§ **Dataset entries**:

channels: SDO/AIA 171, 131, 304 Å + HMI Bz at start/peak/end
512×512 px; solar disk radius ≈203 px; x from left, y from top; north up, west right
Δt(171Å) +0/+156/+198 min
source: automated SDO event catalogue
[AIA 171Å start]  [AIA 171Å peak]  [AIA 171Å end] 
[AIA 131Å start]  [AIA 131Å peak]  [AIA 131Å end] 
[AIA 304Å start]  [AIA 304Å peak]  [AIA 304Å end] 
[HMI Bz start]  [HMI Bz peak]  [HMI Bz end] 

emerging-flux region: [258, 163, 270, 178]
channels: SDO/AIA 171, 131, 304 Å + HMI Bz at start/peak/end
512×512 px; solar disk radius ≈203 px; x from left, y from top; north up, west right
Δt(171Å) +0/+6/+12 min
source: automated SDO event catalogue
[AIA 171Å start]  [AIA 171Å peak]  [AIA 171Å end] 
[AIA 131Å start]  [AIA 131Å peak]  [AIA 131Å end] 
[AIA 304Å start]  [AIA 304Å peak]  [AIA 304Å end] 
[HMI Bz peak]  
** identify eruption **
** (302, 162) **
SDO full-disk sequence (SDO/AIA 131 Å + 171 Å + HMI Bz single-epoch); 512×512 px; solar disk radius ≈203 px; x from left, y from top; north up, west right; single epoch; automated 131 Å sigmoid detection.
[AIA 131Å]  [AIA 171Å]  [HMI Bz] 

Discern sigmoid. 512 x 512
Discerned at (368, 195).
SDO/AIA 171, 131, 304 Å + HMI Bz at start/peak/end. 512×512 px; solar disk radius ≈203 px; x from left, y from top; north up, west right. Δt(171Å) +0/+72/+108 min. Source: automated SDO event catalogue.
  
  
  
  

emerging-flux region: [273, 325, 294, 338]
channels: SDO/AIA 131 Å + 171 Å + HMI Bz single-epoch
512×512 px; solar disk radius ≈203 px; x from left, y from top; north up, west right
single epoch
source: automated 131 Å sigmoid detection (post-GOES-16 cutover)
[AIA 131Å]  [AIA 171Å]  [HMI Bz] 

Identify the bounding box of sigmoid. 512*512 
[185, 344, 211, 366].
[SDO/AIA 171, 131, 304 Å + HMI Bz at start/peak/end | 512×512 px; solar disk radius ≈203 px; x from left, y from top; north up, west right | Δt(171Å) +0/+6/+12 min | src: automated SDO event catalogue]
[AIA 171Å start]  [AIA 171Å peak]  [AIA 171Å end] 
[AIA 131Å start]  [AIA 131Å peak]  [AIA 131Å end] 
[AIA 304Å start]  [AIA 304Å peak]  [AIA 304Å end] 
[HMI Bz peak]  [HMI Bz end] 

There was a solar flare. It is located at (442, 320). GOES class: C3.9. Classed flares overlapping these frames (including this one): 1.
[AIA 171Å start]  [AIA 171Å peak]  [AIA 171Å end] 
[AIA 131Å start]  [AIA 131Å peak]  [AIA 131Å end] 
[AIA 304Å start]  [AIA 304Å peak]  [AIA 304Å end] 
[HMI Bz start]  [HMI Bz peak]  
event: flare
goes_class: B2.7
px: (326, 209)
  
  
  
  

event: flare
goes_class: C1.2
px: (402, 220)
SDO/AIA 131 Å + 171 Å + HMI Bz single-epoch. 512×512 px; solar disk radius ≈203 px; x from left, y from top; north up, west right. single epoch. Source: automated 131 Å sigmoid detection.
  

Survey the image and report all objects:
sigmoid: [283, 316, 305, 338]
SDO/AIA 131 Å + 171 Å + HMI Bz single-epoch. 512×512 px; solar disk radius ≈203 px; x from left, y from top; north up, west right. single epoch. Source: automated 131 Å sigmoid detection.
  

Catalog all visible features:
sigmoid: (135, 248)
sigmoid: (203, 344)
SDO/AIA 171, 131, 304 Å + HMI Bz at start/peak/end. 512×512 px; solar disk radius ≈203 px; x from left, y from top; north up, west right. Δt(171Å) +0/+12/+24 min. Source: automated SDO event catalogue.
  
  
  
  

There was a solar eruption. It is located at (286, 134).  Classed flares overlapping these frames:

§ **Task directions**: The required output is each line from the one with "Catalog all visible" through the end of the material above, repeated exactly with both ends included.

§ **Answer to this problem**:
Catalog all visible features:
sigmoid: (135, 248)
sigmoid: (203, 344)
SDO/AIA 171, 131, 304 Å + HMI Bz at start/peak/end. 512×512 px; solar disk radius ≈203 px; x from left, y from top; north up, west right. Δt(171Å) +0/+12/+24 min. Source: automated SDO event catalogue.
  
  
  
  

There was a solar eruption. It is located at (286, 134).  Classed flares overlapping these frames:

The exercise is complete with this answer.